もちろん服を着ている状態ではわかりませんが、温泉に行ったり、水着を着たりといった時には、そのことが周囲の人へ伝わります。

人によっては、それが嫌で服を脱ぐ必要がある場へ行くことを控えるようになってしまうかもしれません。

私も正直最初のうちは、気にしていました。鏡で自分の体を見た時に違和感が拭えなかったからです。ですが、生活を送っているとそれが当たり前になってきて、徐々に気にならなくなっていきました。

自分が、自分の体を見慣れて違和感を持たないようになれば、自然と人の目も気にならなくなるのかもしれませんね。

病院に行く時は必ず伝える

S-ICDを植え込んでいると、受けられない医療行為があります。MRIなどがそれに当たります。

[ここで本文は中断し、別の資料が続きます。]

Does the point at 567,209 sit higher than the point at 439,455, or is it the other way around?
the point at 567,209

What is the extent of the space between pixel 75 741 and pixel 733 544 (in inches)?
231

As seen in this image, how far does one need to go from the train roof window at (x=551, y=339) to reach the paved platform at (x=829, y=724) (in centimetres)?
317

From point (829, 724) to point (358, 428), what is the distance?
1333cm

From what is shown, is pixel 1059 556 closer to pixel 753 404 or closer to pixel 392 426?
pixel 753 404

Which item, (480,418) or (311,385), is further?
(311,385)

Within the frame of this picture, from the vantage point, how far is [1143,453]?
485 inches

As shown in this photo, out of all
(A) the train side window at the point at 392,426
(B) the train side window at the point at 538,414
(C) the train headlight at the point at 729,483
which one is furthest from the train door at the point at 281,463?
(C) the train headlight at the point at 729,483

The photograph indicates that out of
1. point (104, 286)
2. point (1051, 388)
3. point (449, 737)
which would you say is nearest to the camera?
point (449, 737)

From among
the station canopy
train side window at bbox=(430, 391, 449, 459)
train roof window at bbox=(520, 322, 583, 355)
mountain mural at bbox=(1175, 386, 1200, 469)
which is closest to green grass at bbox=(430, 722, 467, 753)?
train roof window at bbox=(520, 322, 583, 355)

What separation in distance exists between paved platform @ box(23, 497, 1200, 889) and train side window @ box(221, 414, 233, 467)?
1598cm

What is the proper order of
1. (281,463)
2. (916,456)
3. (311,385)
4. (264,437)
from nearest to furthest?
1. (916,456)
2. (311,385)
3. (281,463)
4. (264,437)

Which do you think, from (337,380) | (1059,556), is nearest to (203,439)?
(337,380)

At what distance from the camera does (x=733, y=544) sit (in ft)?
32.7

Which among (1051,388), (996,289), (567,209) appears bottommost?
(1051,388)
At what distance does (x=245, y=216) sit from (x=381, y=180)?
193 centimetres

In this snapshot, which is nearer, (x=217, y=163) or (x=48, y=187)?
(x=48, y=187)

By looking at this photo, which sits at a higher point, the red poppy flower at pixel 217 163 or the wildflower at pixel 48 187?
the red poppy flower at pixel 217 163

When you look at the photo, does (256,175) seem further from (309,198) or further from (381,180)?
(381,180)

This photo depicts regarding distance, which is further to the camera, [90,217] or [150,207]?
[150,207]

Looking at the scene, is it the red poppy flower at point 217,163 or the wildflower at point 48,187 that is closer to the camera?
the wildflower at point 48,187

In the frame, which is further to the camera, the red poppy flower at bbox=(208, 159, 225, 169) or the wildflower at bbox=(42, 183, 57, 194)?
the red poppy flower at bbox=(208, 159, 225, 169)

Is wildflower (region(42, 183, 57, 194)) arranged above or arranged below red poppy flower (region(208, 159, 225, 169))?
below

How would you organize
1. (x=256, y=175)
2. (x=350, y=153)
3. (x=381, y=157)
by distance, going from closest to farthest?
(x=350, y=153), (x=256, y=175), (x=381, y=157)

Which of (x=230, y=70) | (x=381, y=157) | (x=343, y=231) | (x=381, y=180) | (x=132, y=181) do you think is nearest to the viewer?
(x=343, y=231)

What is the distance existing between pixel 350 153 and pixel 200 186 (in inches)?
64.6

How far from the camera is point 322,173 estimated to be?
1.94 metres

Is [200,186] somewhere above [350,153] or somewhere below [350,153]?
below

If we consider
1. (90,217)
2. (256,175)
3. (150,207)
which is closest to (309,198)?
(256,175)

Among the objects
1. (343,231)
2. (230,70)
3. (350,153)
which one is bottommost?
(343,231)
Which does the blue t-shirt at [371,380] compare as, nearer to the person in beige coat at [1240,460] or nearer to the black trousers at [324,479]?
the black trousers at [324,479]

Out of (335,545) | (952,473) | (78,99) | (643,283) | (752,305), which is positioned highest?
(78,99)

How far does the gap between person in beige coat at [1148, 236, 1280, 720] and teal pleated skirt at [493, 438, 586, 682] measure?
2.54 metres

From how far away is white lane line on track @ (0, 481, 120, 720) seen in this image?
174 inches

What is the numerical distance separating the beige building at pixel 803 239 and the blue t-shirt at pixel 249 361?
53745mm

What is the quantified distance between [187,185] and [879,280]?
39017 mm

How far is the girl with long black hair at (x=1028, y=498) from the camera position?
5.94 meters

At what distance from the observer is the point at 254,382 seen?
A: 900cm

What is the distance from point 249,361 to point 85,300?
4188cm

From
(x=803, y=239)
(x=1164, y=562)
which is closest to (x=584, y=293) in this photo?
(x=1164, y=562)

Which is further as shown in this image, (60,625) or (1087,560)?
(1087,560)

そのため、病院へ行くときは、内科であっても歯科であっても、健康診断であっても、必ずS-ICDを植え込んでいることを伝えるようにしています。

私自身は、S-ICDを植え込んでいる当事者とはいえ、医療に関しては全くの素人です。S-ICDを植え込んでいると受けられない医療行為を全て把握しているわけではありませんし、病院に行った時どんな治療をするのかも受けるまでわかりません。

そのため、万が一でも禁止されている医療行為を受けないように、それをプロに判断してもらえるよう伝えています。

影響がないとは言い切れないけど、思ったより変わらない

「体内に機械を植え込みます」と告げられた時は、びっくりしたしそれからの生活のことを不安にも思いました。

ですが、実際当事者になってみると、そこまで大層な話でもなかったかなと思ったのが正直なところです。

もちろん影響がなかったとはいえません。好きだったことがいくつかできなくなってしまったり、油断して誤作動を引き起こしてしまったり(次の機会に詳しくお話しします)、一時期銭湯から足が遠のいてしまったり。

それでも、思っていたより大丈夫でした。S-ICDを植え込んで4年、そう感じています。